Si muore quando si rimane soli, e lui lo era. Erano cento giorni, cento giorni che il generale Dalla Chiesa aveva assunto l'incarico di prefetto a Palermo. Era ritornato in Sicilia, la calda e sfortunata terra del Sud dove lui, piemontese di Saluzzo - dove nacque il 27 settembre 1920 - aveva prestato i suoi servigi da giovane capitano prima e colonnello poi, tra la caccia al bandito Giuliano e i delitti mafiosi "firmati" con la lupara. Allora non era solo. Con lui c'erano i suoi uomini, i suoi carabinieri pronti all'estremo sacrificio per difendere i valori di uno Stato assediato. Come quando, con fermezza, aveva sferrato un duro colpo alle Brigate Rosse, lottando in prima linea contro il terrorismo. 



Dalla Chiesa non era solo, perché dietro di lui c'era lo Stato. Lo stesso Stato che aveva chiesto il suo ingegno e la sua forza per liberare la Sicilia da quel cancro chiamato Mafia. Il generale aveva rinunciato alla divisa, aveva indossato abiti borghesi e si era prestato, con fede, all'immane incarico. Ma era solo. Lo aveva capito subito che sarebbe stato solo. Aveva chiesto pieni poteri, uomini e mezzi come quando lottava contro il terrorismo, ma tutto sembrava essere contro di lui. Lo Stato era assente, non c'era. Come era assente quella sera di quarant'anni fa, il 3 settembre 1982, quando la A112 su cui viaggiava con la moglie, la giovane Emanuela Setti Carraro, venne crivellata di colpi, insieme all'Alfa di scorta che la seguiva, con a bordo l'agente Domenico Russo. Si muore quando si rimane soli, e specialmente quando a lasciarti solo è chi ti aveva promesso appoggio e protezione: lo Stato. Perché a uccidere Dalla Chiesa è stata la Mafia, certo, ma a muovere i fili di quel burattino c'era qualcun altro. Chi fosse, questo non si sa, e probabilmente non si saprà mai. Come non si saprà mai il perché Dalla Chiesa compaia, tra luci ed ombre, in numerosi misteri italiani (la scomparsa di Enrico Mattei, l'assassinio di De Mauro, il rapimento di Moro). Anche dietro tutto questo c'era "quello" Stato, lo stesso che quella sera di fine estate di quarant'anni fa uccise anche lui? Chi può dirlo. L'unica certezza è che Dalla Chiesa è morto perché era rimasto da solo. Solo a lottare per una guerra che nessun voleva vincere. Solo anche dopo aver commesso qualche sbaglio. Solo a difendere uno Stato che, probabilmente, non voleva essere difeso. Solo a difendere degli ideali che, nonostante tutto, hanno valicato i confini dell'esistenza terrena e continuano a vivere per lui.

..............................

## Esercizio proposto
Riporta il passo del testo su Dalla Chiesa che inizia con "Si muore quando si rimane soli, e lui" e termina con "contro il terrorismo.", sostituendo "carabinieri" con "militari".

## Dati forniti
..............................

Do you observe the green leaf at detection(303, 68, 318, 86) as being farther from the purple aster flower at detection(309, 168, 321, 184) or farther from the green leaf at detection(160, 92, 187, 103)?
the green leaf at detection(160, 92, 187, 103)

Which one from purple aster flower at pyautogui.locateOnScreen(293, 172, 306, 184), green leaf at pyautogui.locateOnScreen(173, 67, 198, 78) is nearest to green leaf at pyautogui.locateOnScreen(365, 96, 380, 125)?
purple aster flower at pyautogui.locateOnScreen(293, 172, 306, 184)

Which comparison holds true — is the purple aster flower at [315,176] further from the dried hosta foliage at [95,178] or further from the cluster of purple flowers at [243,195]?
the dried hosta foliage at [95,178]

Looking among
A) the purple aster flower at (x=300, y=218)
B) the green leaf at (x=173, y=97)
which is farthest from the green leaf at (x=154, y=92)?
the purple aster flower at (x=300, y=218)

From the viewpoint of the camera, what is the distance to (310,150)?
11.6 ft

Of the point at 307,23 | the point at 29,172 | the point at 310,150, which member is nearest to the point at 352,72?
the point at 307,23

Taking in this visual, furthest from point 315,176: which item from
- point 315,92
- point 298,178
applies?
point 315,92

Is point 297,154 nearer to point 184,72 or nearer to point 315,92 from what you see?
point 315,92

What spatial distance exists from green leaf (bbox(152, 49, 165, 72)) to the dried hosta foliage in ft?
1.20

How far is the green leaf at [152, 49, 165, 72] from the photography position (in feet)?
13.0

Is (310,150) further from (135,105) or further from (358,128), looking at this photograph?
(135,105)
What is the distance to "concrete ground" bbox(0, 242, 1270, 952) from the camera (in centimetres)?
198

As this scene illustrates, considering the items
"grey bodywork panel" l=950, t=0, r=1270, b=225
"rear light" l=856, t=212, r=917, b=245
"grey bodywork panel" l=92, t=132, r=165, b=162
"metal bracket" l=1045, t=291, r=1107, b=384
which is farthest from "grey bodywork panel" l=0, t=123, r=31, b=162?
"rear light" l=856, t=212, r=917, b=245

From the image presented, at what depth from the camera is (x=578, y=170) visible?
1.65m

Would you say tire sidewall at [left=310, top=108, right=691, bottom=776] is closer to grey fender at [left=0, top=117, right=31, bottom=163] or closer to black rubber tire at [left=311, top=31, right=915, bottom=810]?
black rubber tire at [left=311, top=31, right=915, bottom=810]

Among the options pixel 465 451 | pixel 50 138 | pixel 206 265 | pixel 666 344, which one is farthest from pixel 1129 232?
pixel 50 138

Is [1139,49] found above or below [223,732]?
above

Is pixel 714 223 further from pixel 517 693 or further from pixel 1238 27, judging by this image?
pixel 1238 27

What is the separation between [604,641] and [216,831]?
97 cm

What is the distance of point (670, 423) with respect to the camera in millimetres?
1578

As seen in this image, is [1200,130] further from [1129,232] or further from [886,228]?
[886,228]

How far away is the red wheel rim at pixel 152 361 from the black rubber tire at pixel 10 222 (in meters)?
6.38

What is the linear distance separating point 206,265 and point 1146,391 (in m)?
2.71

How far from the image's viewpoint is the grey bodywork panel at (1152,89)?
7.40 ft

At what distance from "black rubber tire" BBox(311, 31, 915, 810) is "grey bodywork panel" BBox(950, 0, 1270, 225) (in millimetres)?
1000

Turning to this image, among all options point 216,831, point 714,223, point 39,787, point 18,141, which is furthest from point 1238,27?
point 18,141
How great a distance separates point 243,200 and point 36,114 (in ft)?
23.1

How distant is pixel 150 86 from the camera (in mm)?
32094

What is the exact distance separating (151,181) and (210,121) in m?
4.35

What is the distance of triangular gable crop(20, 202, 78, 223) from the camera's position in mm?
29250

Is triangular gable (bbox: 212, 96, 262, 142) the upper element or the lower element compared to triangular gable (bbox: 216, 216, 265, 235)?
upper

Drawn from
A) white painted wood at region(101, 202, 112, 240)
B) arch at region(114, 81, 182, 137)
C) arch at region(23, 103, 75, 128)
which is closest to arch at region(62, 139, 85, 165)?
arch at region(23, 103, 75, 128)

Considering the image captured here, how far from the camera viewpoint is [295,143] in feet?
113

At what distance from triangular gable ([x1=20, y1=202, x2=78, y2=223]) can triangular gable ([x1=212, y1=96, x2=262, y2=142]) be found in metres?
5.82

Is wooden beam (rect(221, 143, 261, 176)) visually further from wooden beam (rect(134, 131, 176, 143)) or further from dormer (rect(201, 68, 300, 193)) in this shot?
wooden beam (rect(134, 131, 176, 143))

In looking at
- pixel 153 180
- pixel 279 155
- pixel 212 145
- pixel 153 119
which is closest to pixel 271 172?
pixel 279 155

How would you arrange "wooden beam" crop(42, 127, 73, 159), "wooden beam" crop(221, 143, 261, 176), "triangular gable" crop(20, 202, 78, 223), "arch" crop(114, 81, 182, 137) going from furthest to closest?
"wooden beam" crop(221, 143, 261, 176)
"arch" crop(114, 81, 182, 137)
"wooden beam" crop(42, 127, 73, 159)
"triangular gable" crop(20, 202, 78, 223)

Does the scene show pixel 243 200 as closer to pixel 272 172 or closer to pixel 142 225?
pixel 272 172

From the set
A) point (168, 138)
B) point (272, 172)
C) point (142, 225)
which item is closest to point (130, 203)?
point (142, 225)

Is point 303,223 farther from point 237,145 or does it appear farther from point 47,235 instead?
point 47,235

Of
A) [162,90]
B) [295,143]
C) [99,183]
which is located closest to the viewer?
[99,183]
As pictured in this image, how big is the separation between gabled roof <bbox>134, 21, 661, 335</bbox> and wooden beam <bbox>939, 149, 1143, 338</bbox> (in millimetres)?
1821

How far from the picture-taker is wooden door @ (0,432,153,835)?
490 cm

..............................

## Soluzione
Si muore quando si rimane soli, e lui lo era. Erano cento giorni, cento giorni che il generale Dalla Chiesa aveva assunto l'incarico di prefetto a Palermo. Era ritornato in Sicilia, la calda e sfortunata terra del Sud dove lui, piemontese di Saluzzo - dove nacque il 27 settembre 1920 - aveva prestato i suoi servigi da giovane capitano prima e colonnello poi, tra la caccia al bandito Giuliano e i delitti mafiosi "firmati" con la lupara. Allora non era solo. Con lui c'erano i suoi uomini, i suoi militari pronti all'estremo sacrificio per difendere i valori di uno Stato assediato. Come quando, con fermezza, aveva sferrato un duro colpo alle Brigate Rosse, lottando in prima linea contro il terrorismo.